#clandestina86

Negra, 22 anos, ABC (SP).

Bom, eu descobri que estava grávida bem rápido, eu estava de três semanas mas mesmo sendo pouco tempo eu fiquei desesperada. Eu nunca quis ser mãe, eu estava em um relacionamento abusivo a seis anos, e dez meses tinha acabado de conseguir uma bolsa na faculdade. Estava no primeiro semestre e pronta pra sair desse relacionamento.

Quando eu vi o resultado do teste, me senti sozinha e presa mais uma vez à relação que não estava me fazendo nada bem. O meu parceiro já tinha uma filha de outra relação, e ele era um péssimo pai.
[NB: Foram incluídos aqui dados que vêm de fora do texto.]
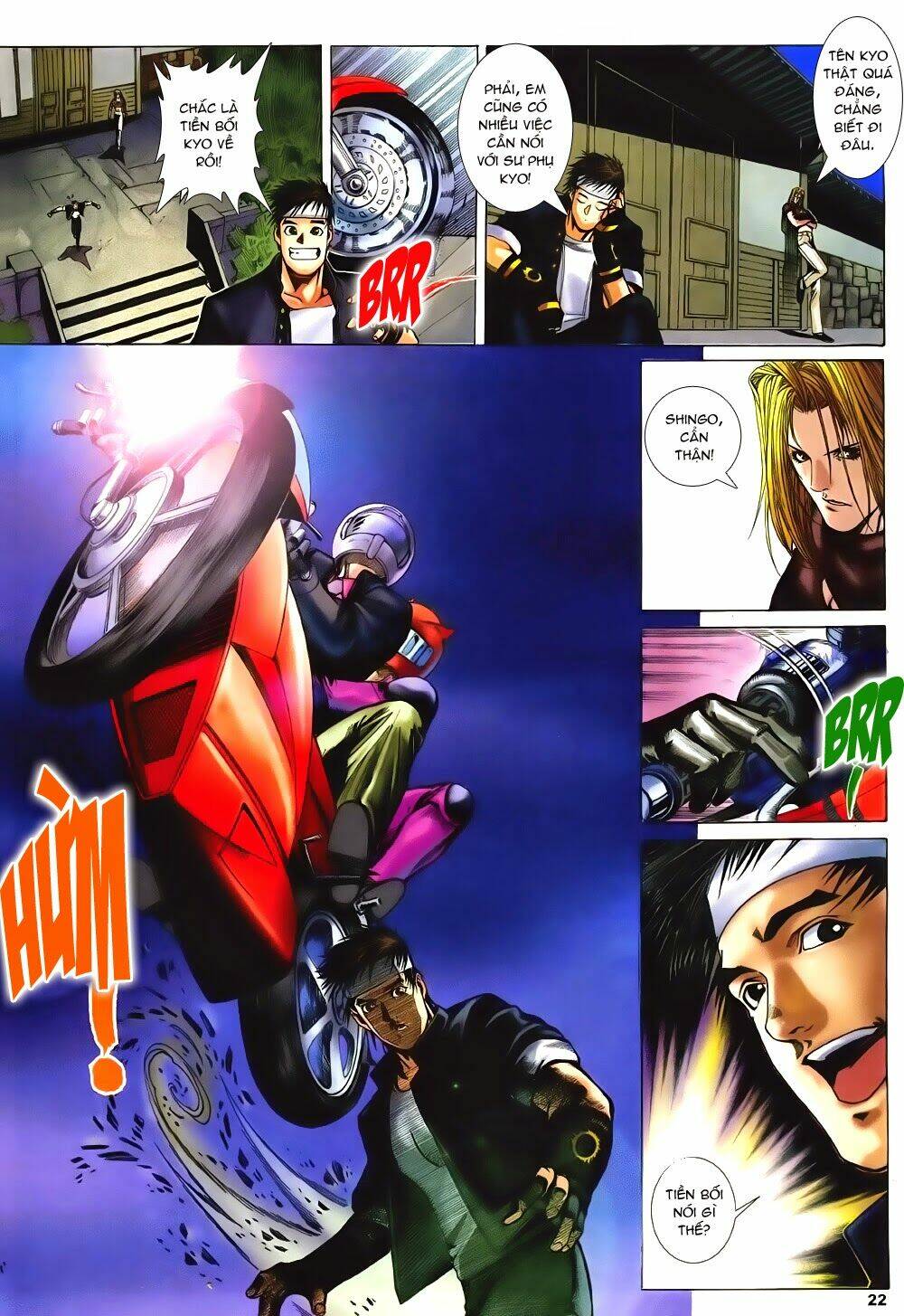 king of fighters zillion chapter 11 22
Eu, vivendo tudo isso, resolvi abortar sozinha, escondido dele porque eu não confiava nele, tinha medo que ele contasse para os meus pais, que nunca aceitariam, e comecei loucamente a procurar alguém que me vendesse os remédios. Encontrei várias pessoas horríveis que fazem do seu sofrimento e desespero um comércio e queriam me vender a quantidade errada de remédios para a quantidade de semanas que eu estava, por valores absurdos. Foi quando eu consegui entrar em contato com uma moça de um coletivo de mulheres que foi um anjo na minha vida, me ajudou, tirou todas minhas dúvidas, me deu a quantidade correta dos remédios, me explicou todo o procedimento sem nenhum tipo de julgamento e salvou minha vida. O meu processo foi muito tranquilo, não senti dor nenhuma, apenas um leve desconforto, não precisei ir para hospital nem nada e tive ainda mas força para sair daquela relação que só me destruía todos os dias.

Acredito que a única pessoa que pode decidir o que vai acontecer na vida dela é a própria pessoa, mesmo porque as consequências boas ou ruins nestes casos são individuais, então porque um terceiro tem que me dizer o que fazer com minha vida e meu corpo? Também por acreditar que o aborto não é legal por uma questão de gênero: se ao invés das mulheres, a responsabilidade de gerar a vida fosse dos homens, já seria legal há tempos! E acho que gerar uma vida precisa ser uma coisa que você queira genuinamente e que seja feita com responsabilidade para essa criança e depois adulto ter todo suporte carinho e amor que todos nós merecemos. E entendo que nem todas as mulher querem ser mães e isso não é uma obrigação, não vai nos fazer menos mulher. E, principalmente, erros acontecem e mulher não deve ter a maternidade como punição.